Bu koşullarda da olsa Göztepe her şeye karşın çok cazip bir marka; endüstriyel futbol ile amatör güzel oyun futbolun kesiştiği maziden güç alan boyutuyla parlayan bir yıldız. Düşünün; 14 Haziran’larda kuruluş yıldönümlerini yüz binlerle kutlayan, Karataş’tan Üçkuyular’a kadar sahili dolduran ateşli, tutkulu bir taraftar… Hala kulüple iç içe ve kulübe yürüme mesafesinde oturan Efsane Göztepe’nin yaşayan simaları… Olağanüstü ilgili bir camia… Türkiye’den ilk Avrupa derecesi yapan Efsane Takım… Daha ne olsun… Ensdüstriyel futbol aleminde yatırım yapmak için ideal bir adres…

Fakat Başkan Sepil çok emek verdi, altı yılını verdi ömründen; kolay kolay sıradan bir yatırımcıya kulübü devretmez. Devretmeyeceğini bu şekilde birebir biliyorum. Sepil’in Göztepe’yi hedeflerinden saptırmayacak, bıraktığı yerden daha ileriye taşıyacak; mazisinden, camiasından, taraftarından koparmayacak bir yatırımcı ile yolları kesişebilir mi peki?
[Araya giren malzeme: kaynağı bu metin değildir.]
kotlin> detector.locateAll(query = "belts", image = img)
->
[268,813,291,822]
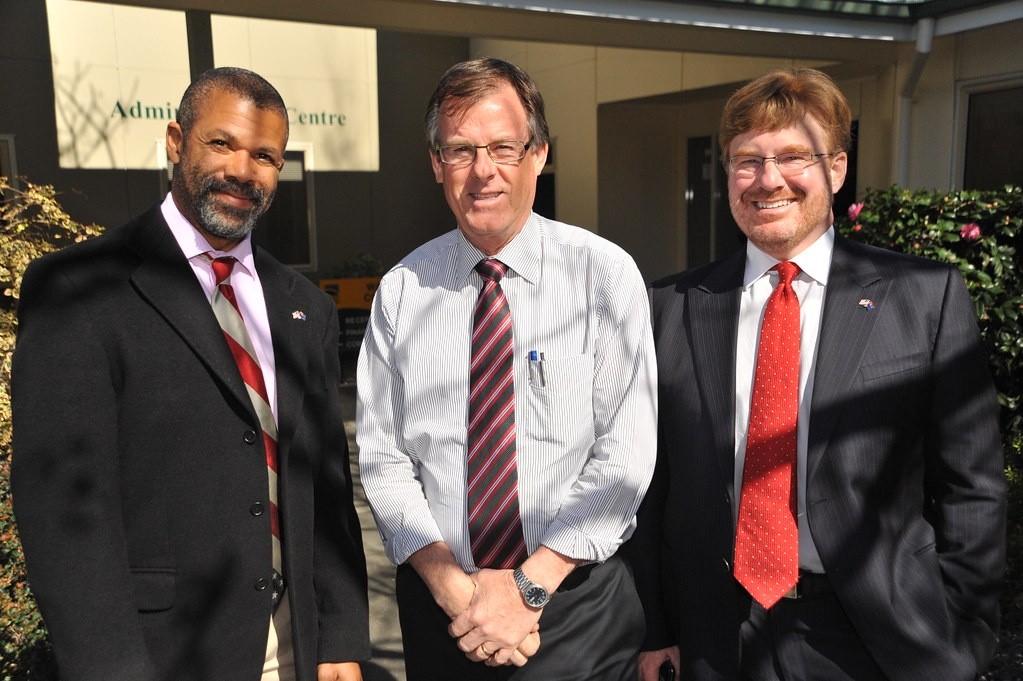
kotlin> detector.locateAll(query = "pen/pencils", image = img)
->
[540,353,546,385]
[528,350,537,381]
Evet, kesişebilir. Çünkü başta da belirttiğim gibi Sepil’in amacı Göztepe’yi bir yere getirmek ve sonra da ayakları üzerinde duracak şekilde devretmekti. Burada bir sürpriz yok.
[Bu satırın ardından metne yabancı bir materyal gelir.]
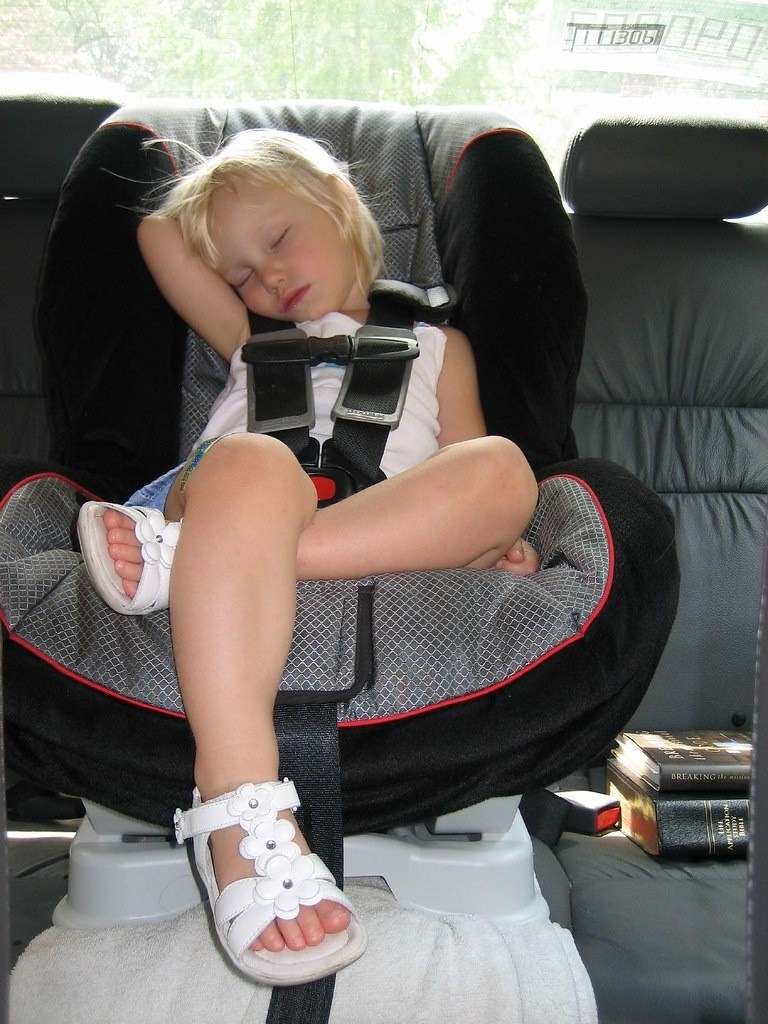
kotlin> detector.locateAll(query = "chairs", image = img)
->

Ancak kimse şunu beklemesin; benim tanıdığım Sepil, Göztepe’yi bir maceraya teslim etmez, ortalarda bırakmaz, ne olursa olsun, demez. Göztepe için rasyonel bir momentte ve ideal koşullarda devreder kulübü.

SEPİL PALASPANDIRAS BİR İŞ YAPMAZ

Kulübün yönetimini de bırakacak bir hisse çoğunluğunu verir mi, vermez mi? Bu da belki Göztepe’ye yatırım yapacak unsurun yol haritasına bağlı. Ancak, ilk etapta Sepil’in elini kulübün üzerinden çekmek isteyeceğini sanmıyorum.

Sepil’in basına da kurduğu şu cümle ile noktayalım:

“Ülkemize yabancı yatırımcı getiremiyoruz. Avrupa’da birçok kulüp için yabancı yatırımcılar devreye giriyor. Göztepe’ye de ilgi var.”

Evet, gelip gidenler var, Göztepe bir enkaz olmadığı için taliplisi eksik olmuyor ama Başkan Sepil’in kulübü palaspandıras devretmeyeceğini, akıl ve mantık ile güven arayacağını da başta yatırımcılar olmak üzere herkes bilsin.

Ve son bir not; herkes bilsin ki tanıdığım Sepil Göztepe’yi ‘satmaz’, devreder. Nasıl kendisi devraldıysa, değerini bir bilecek olana da devreder. O da gönül rahatlığıyla olursa.